Original poem post at my old blog.

At the time, I did some research on the star Spica, and the Virgo constellation and was inspired because I was also working closely with Hestia / Virgo – Virgin Goddess of the Home & Hearth.  Astrea is the Greek Goddess of innocence and purity – known as the Celestial Virgin.  Ovid wrote that Astrea fled the earth during the Iron Age -“fleeing from the wickedness of humanity”, she maintained her innocence and ascended to Divinity and became the constellation Virgo.  Legend states that one day Astrea will return, bringing with her the next Golden Age.

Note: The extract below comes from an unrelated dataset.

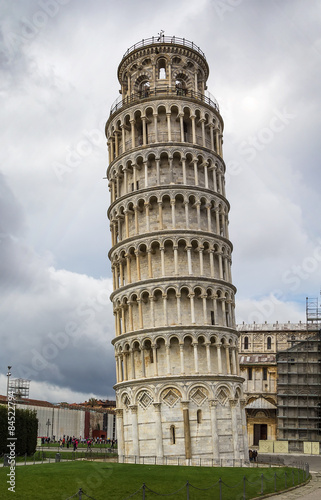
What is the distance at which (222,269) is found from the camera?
51.1 m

Here are some highlights on the star Spica from Constellation Guide:

“Spica, Alpha Virginis, is the brightest star in the constellation Virgo and the 16th brightest star in the sky.  The name Spica (pronounced /ˈspaɪkə/) comes from the Latin phrase spīca virginis, meaning “Virgo’s ear of grain.” The Latin word spicum refers to the ear of wheat Virgo holds in her left hand. In Greek and Roman mythology, the constellation and the star were associated with Demeter (Ceres), the goddess of the harvest.”

“Spica can be located by following the arc of the Big Dipper‘s handle. The first bright star along the imaginary line is Arcturus, the Bear Watcher, and following the same curving path, the second bright star that appears is Spica. The apparent distance from Arcturus to Spica is roughly equal to the distance between Arcturus and Alkaid, the star marking the tip of the Dipper’s handle.”

“Along with Regulus in Leo, Alpha Virginis is believed to be one of the bright stars that made it possible for Hipparchus (160 – 120 BC) to discover the precession of the equinoxes, after comparing his data to that of the Alexandrian Timochares, who had observed Spica and Regulus around 300 BC. Spica was later observed by Nicolaus Copernicus, who also used it to study precession.”

“A number of temples were oriented to Spica’s setting, including the temple of the Sun at Tell el-Amarna (2000 BC), two temples at Rhamnus in Greece (1092 and 747 BC), another two at Tegea, Hera’s temples at Olympia (1445 BC), Girgenti and Argos, the temple of Diana of the Ephesians (715 BC), and the temple of Nike Apteros at Athens (1130 BC). The temple orientation indicates that these cultures had knowledge of the precession of the equinoxes far earlier than Hipparchus documented his discovery.”

“Babylonian observers called the star Sa-Sha-Shirū, meaning “the virgin’s girdle.” The star represented the wife of Bel.”